**YOUR INSTRUCTIONS**
Report each line in the records below that contains the word "water", copying every such line in full.

**INPUT MATERIAL**
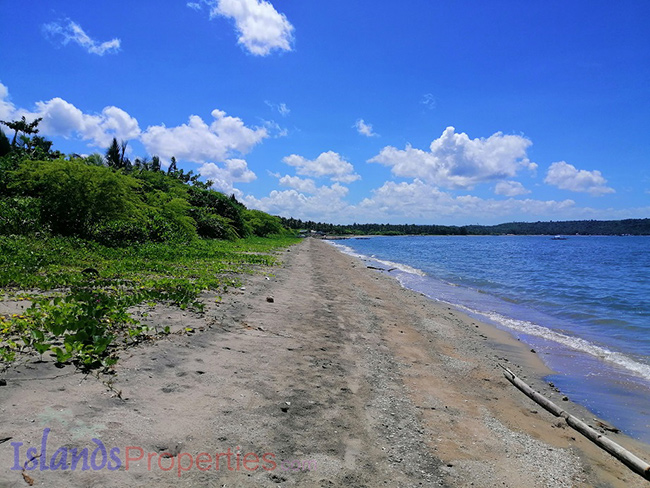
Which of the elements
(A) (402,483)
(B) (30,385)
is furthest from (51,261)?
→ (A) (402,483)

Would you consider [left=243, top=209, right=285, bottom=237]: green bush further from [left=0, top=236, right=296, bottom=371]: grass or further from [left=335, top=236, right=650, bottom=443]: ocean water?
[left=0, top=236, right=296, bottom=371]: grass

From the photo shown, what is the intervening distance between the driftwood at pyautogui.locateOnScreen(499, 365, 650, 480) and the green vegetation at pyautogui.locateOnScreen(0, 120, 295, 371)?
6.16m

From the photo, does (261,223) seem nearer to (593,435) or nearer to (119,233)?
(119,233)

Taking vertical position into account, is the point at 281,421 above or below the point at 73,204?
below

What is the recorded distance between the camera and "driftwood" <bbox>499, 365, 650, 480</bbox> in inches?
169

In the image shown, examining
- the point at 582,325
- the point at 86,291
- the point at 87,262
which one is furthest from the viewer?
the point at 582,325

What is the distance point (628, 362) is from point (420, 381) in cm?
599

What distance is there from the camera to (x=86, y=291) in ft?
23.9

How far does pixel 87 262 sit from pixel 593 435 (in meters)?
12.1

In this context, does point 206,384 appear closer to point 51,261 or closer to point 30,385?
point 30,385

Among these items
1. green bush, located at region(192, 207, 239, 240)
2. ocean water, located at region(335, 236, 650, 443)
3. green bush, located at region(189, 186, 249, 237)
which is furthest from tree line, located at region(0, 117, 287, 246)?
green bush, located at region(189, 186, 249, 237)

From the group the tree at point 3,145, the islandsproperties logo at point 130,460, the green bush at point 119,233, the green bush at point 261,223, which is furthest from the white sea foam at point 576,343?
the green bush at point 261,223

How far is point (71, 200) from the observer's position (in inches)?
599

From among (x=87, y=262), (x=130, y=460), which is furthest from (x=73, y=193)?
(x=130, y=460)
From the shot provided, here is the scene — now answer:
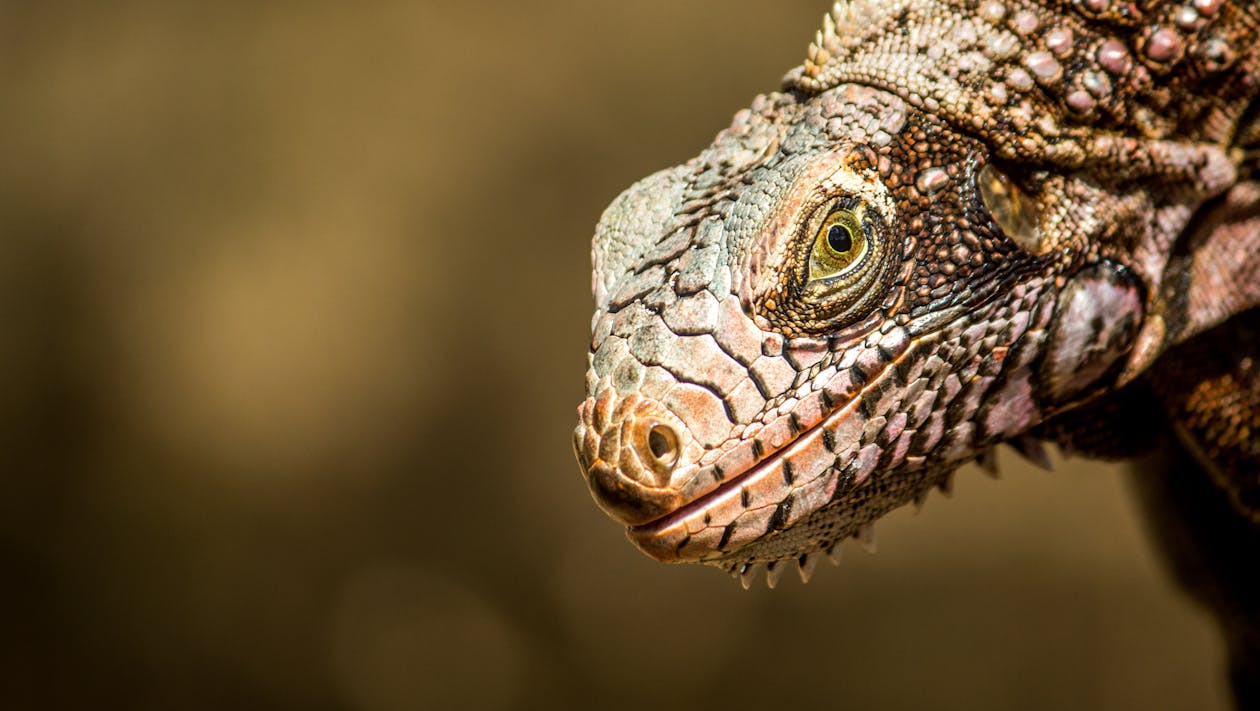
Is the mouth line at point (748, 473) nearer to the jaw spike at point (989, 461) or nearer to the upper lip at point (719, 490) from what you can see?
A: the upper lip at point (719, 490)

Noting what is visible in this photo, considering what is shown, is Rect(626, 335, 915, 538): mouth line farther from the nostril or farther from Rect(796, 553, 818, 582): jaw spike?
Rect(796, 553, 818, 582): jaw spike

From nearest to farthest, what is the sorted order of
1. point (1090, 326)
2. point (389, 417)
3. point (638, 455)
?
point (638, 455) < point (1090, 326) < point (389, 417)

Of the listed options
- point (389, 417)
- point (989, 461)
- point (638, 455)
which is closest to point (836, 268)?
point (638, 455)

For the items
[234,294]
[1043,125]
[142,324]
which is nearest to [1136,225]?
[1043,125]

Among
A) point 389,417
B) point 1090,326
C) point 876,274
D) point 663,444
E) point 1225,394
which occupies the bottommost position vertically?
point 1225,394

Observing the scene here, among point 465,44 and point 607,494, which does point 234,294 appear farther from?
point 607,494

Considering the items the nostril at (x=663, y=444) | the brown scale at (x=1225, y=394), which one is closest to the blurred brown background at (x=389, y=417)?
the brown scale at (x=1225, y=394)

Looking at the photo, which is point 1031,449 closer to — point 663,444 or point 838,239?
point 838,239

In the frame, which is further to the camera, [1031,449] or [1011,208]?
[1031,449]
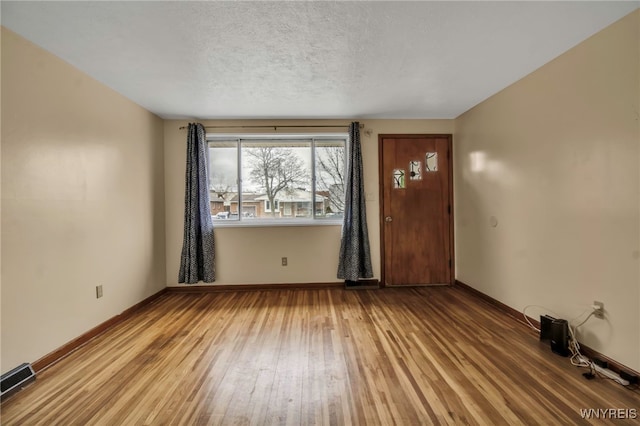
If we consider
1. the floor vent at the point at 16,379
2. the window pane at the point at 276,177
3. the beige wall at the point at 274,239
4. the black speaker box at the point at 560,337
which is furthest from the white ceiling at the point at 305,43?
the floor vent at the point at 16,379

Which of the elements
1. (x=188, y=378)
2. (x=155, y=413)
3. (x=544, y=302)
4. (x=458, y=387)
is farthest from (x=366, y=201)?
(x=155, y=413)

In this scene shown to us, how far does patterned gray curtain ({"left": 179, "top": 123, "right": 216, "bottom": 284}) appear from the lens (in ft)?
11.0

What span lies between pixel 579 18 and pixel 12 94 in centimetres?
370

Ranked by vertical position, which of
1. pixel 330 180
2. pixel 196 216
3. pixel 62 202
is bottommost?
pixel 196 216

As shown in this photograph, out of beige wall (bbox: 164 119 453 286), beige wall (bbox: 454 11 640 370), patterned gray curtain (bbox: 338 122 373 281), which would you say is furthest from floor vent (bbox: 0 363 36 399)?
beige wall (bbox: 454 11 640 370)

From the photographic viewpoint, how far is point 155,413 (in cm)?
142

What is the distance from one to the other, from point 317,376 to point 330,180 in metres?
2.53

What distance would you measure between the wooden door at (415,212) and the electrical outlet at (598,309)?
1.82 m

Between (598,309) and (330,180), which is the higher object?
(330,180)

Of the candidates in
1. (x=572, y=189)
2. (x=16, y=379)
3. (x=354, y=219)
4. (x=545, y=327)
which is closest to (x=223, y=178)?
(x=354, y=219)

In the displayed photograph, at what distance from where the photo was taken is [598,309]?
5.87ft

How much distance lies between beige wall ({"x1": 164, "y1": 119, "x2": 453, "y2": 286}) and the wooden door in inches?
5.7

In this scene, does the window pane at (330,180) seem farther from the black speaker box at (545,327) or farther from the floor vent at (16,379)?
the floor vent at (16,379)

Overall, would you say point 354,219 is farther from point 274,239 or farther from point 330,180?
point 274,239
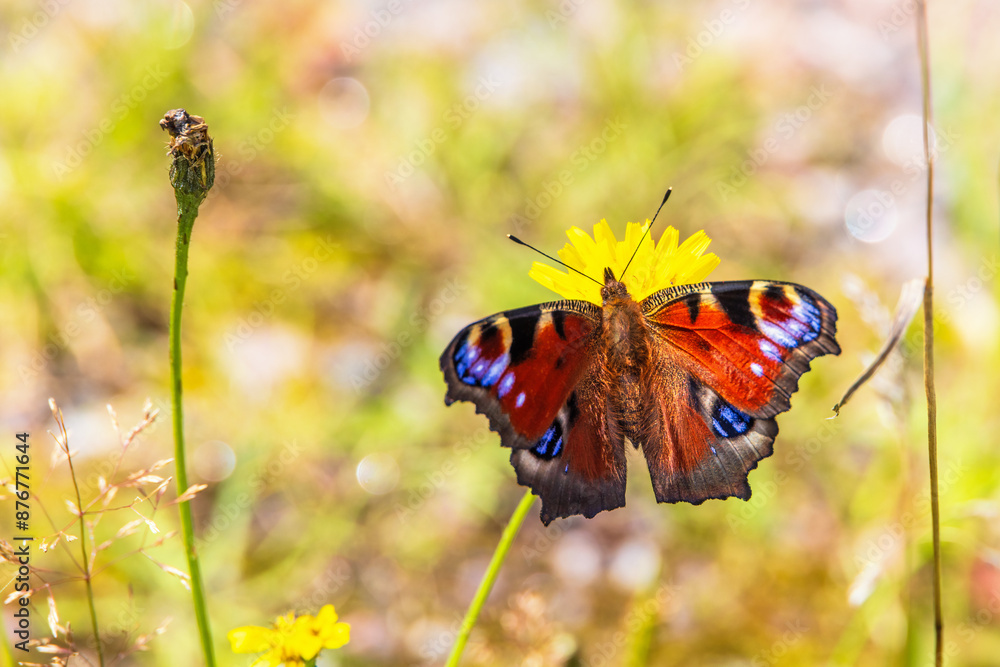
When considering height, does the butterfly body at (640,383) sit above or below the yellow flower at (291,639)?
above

---

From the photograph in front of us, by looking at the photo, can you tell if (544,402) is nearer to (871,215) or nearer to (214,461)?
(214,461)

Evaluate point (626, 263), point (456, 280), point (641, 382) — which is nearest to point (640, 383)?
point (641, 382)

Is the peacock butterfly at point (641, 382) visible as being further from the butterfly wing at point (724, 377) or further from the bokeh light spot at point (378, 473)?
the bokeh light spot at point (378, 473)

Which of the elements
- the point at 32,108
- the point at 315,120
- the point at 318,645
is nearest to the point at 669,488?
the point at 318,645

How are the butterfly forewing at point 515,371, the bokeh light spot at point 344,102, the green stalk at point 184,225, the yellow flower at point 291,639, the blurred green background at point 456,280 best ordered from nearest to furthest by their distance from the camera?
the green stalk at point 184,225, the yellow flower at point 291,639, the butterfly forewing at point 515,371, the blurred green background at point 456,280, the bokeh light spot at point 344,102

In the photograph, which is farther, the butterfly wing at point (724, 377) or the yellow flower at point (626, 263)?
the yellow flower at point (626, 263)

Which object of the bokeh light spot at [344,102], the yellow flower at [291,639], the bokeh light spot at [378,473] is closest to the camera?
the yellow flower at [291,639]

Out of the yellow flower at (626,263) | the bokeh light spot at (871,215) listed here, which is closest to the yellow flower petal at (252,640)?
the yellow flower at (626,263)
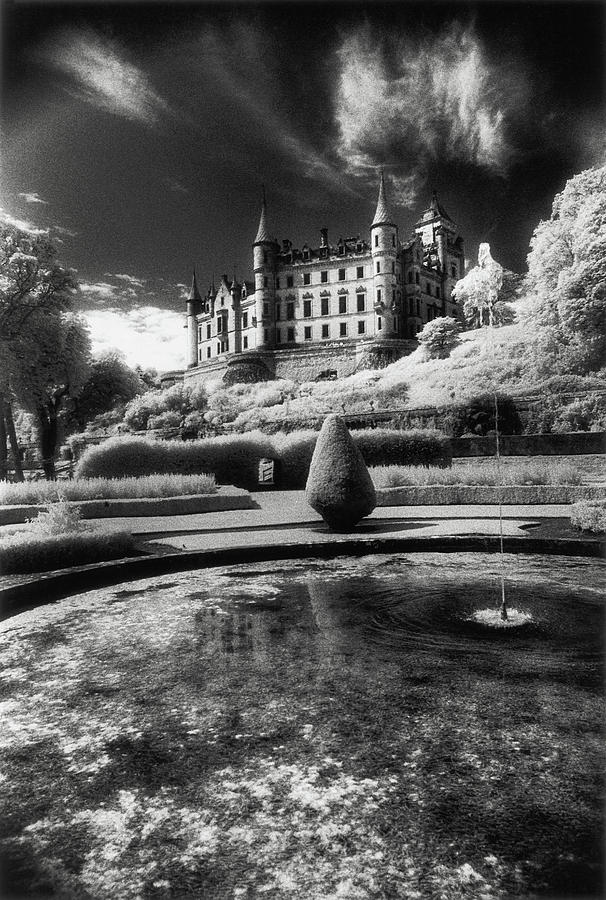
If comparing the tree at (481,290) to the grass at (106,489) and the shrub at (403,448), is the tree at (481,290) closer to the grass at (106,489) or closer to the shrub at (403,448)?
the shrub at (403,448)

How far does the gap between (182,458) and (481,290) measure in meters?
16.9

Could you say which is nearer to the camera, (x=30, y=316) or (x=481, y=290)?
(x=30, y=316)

**RESULT FOR THIS EXERCISE**
Would you consider [left=243, top=209, right=285, bottom=237]: green bush further from [left=0, top=236, right=296, bottom=371]: grass or further from [left=335, top=236, right=650, bottom=443]: ocean water?
2. ocean water, located at region(335, 236, 650, 443)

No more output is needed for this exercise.